┏━━

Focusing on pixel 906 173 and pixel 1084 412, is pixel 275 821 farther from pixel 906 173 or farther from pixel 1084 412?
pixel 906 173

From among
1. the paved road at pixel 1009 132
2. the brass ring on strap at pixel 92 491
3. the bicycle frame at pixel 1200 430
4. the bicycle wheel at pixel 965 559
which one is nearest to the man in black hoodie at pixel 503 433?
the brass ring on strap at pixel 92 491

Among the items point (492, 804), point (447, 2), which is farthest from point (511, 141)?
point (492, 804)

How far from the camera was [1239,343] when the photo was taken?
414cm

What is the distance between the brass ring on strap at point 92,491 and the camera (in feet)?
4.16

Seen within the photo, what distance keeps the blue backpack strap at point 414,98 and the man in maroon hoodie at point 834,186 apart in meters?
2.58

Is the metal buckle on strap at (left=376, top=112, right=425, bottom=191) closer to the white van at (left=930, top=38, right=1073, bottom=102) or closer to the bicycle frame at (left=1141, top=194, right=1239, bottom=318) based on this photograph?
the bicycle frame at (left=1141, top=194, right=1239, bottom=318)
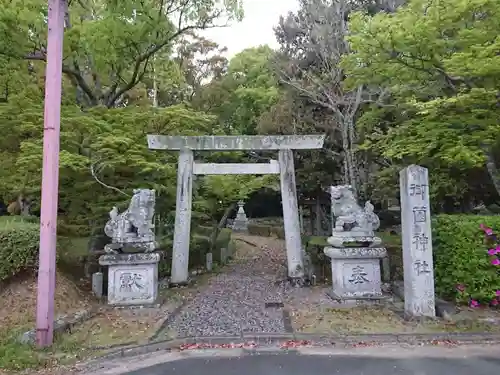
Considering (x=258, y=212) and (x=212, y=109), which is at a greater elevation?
(x=212, y=109)

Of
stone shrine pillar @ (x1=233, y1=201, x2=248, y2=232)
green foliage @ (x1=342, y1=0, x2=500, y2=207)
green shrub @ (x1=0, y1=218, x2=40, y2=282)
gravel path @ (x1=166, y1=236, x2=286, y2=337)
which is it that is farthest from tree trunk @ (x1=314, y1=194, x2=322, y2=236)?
green shrub @ (x1=0, y1=218, x2=40, y2=282)

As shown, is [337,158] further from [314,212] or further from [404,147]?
[404,147]

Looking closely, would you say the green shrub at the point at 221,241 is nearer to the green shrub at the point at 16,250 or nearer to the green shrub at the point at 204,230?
the green shrub at the point at 204,230

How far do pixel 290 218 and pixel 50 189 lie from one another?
6437mm

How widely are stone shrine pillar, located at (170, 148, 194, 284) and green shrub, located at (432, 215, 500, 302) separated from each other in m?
6.27

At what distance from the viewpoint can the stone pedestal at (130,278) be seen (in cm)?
863

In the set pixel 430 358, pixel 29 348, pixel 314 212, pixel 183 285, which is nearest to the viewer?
pixel 430 358

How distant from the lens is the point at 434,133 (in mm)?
7965

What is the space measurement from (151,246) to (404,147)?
19.7ft

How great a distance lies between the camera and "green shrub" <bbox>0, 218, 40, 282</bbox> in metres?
7.59

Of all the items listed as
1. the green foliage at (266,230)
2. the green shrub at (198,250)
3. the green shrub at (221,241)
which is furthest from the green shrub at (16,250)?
the green foliage at (266,230)

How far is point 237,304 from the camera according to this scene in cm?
890

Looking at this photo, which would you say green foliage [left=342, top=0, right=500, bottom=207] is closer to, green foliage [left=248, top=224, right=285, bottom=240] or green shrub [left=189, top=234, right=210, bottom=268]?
green shrub [left=189, top=234, right=210, bottom=268]

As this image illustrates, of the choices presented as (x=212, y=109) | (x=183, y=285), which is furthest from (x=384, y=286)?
(x=212, y=109)
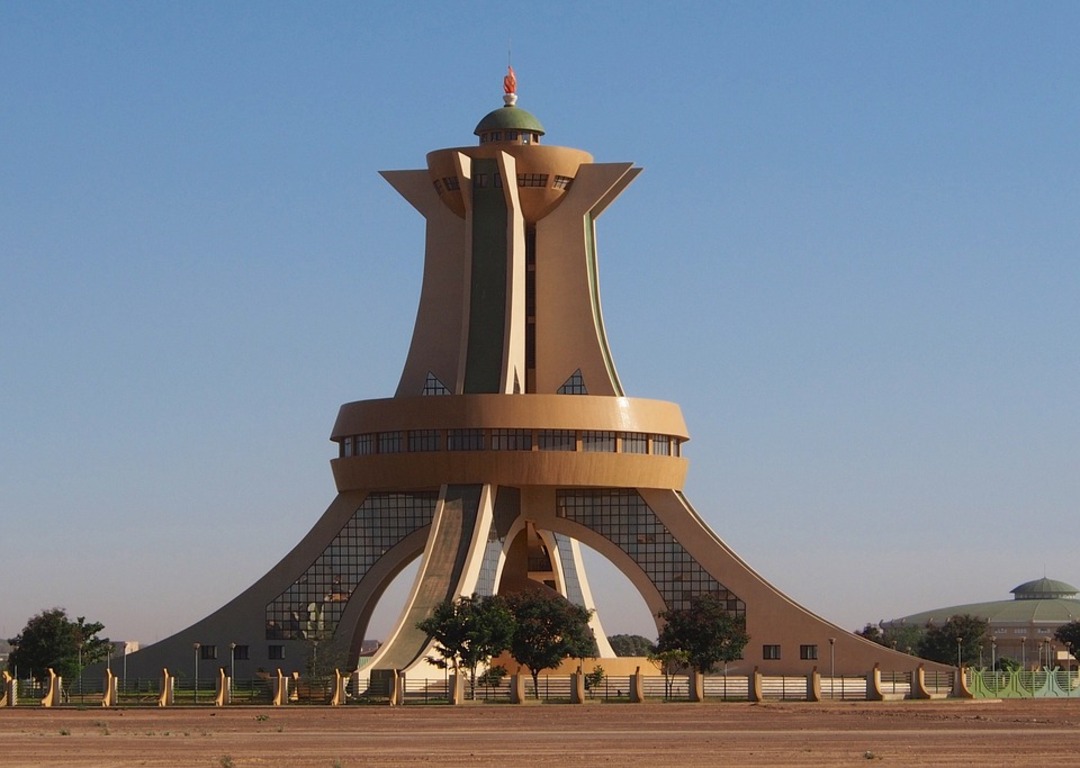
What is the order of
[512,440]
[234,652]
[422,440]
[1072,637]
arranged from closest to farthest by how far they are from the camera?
[512,440] < [422,440] < [234,652] < [1072,637]

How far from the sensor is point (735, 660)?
71812 millimetres

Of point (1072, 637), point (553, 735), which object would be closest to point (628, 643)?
point (1072, 637)

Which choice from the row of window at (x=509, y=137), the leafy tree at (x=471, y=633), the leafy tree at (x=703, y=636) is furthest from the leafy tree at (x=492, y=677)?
the row of window at (x=509, y=137)

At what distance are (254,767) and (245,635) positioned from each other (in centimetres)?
3788

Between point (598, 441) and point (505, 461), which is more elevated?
point (598, 441)

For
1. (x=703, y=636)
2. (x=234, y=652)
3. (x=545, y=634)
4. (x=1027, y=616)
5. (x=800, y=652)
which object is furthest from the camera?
(x=1027, y=616)

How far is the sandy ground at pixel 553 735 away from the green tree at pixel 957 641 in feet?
107

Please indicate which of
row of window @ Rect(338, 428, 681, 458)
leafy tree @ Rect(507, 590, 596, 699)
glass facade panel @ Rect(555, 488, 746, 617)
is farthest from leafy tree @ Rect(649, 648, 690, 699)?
row of window @ Rect(338, 428, 681, 458)

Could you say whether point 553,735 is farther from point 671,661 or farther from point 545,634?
point 671,661

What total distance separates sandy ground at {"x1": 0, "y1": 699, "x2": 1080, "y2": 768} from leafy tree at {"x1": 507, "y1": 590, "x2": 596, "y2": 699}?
496 cm

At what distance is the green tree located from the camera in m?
95.8

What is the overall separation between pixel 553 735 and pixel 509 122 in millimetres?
36110

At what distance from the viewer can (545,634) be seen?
221 ft

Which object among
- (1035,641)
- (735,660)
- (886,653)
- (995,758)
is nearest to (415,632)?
(735,660)
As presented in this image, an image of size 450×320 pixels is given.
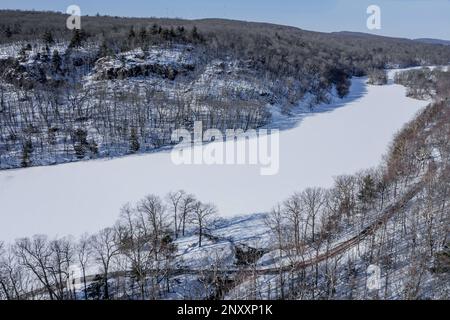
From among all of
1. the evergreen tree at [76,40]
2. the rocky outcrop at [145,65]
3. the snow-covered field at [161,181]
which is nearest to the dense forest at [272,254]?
the snow-covered field at [161,181]

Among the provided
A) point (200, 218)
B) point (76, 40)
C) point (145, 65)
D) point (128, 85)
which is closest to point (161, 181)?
point (200, 218)

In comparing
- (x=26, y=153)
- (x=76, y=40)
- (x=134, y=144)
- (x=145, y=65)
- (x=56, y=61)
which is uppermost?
(x=76, y=40)

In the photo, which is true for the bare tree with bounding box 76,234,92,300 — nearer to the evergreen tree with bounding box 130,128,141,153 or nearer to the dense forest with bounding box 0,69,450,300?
the dense forest with bounding box 0,69,450,300

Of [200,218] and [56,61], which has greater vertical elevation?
[56,61]

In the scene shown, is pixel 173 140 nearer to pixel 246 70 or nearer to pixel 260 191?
pixel 260 191

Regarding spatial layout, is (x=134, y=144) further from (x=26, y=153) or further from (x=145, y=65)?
(x=145, y=65)

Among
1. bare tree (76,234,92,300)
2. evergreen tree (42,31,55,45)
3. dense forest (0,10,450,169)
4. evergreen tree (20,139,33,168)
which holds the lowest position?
bare tree (76,234,92,300)

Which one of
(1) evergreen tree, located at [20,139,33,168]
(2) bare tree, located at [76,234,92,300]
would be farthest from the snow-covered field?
(2) bare tree, located at [76,234,92,300]

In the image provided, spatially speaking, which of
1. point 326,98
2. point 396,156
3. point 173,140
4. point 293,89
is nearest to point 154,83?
point 173,140
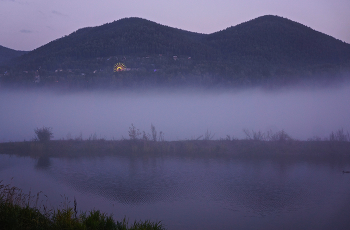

┗━━

[Required task] Reproduce verbatim the portion of the data above that begins with the line containing "What is the order of" and ends with the line containing "71812 millimetres", including both of those lines.

[Task answer]
What is the order of
[512,440]
[234,652]
[422,440]
[1072,637]
arranged from closest to farthest by how far they are from the camera?
[512,440] < [422,440] < [234,652] < [1072,637]

How far from the sensor is point (735, 660)?
71812 millimetres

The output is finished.